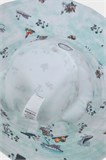 Under Armour Панама DRIVE BUCKET 1383483-103-lst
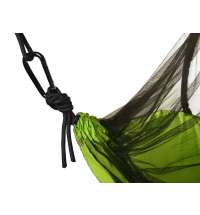 Гамак с защитной сеткой «Die Fly»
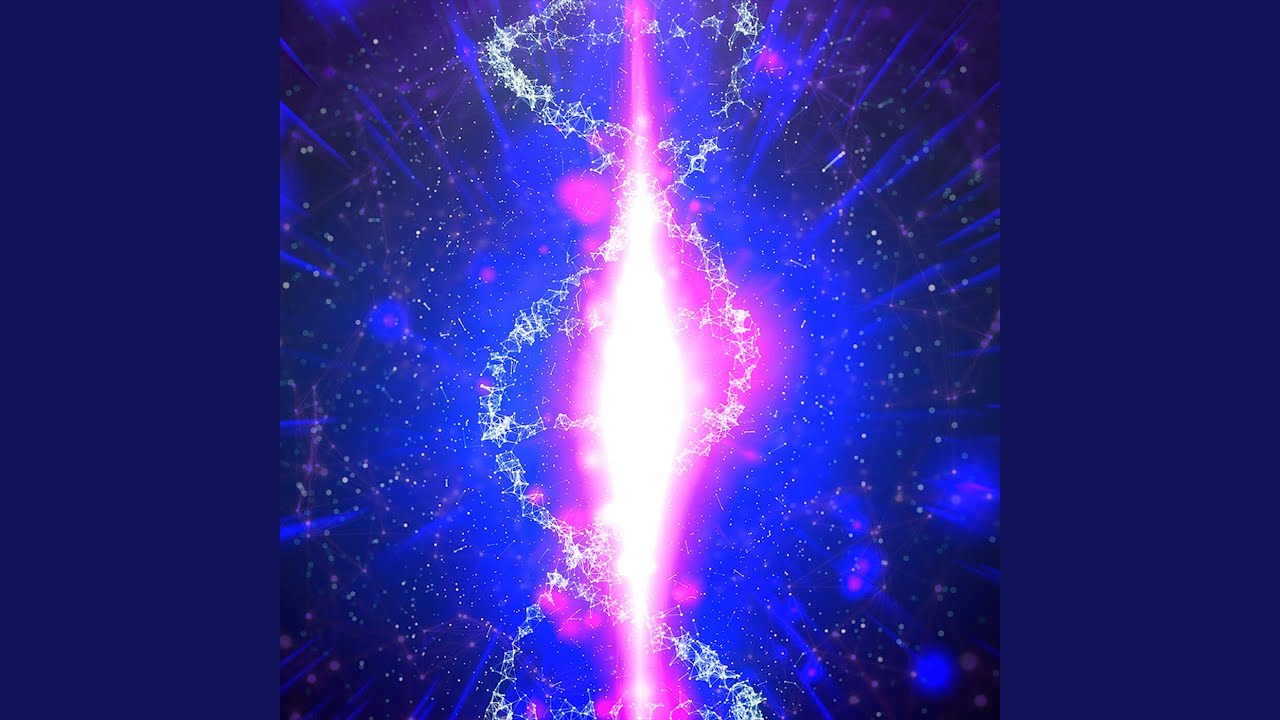 Feel the Power of Quantum Frequencies: Full Restore Your Dna 444 Hz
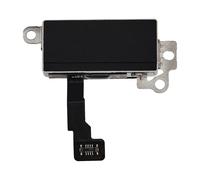 Vibreur Interne de Remplacement Compatible iPhone 17 Pro Noir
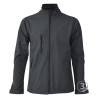 CHAQUETA SOFTTSHELL NORDIC 3 CAPAS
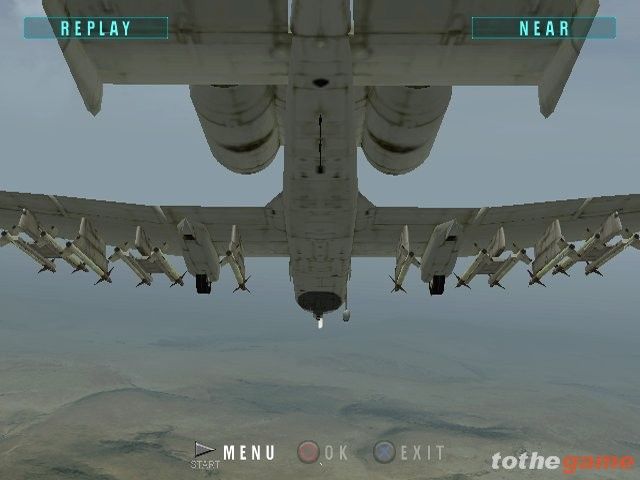 Energy Airforce: Aim Strike! screenshot 98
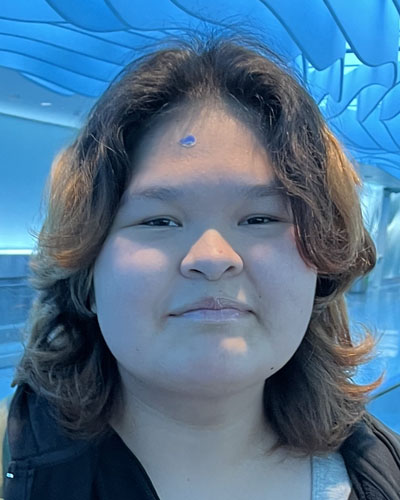Dominique Smith missing person case profile photo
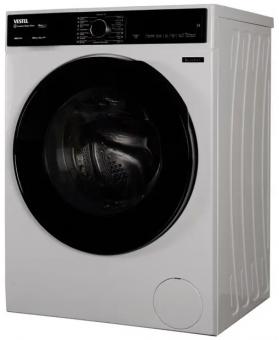 Пральна машина Vestel WB8B14T3US: 2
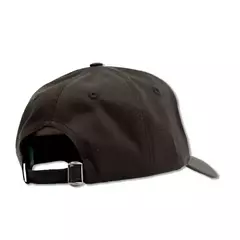 Boné Vissla Ethos Preto na internet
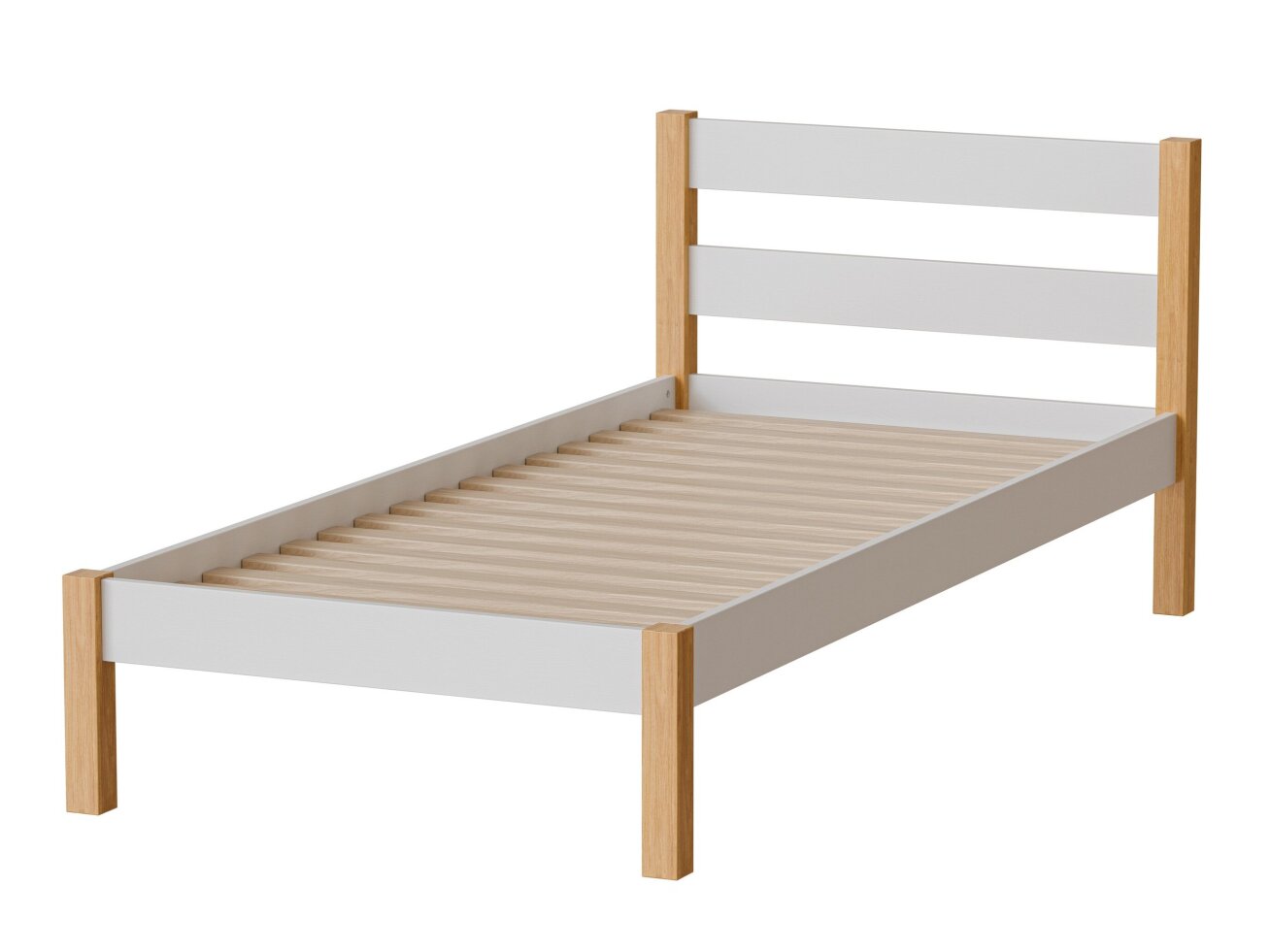 Jaunuolio lova INKA 1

───

### Work order
In the material above, the stretch from the line with "Vibreur Interne de" through the line with "Пральна машина Vestel WB8B14T3US: 2" is to be given again exactly, minus the pictures.

### Solved problem
 Vibreur Interne de Remplacement Compatible iPhone 17 Pro Noir
 CHAQUETA SOFTTSHELL NORDIC 3 CAPAS
 Energy Airforce: Aim Strike! screenshot 98
Dominique Smith missing person case profile photo
 Пральна машина Vestel WB8B14T3US: 2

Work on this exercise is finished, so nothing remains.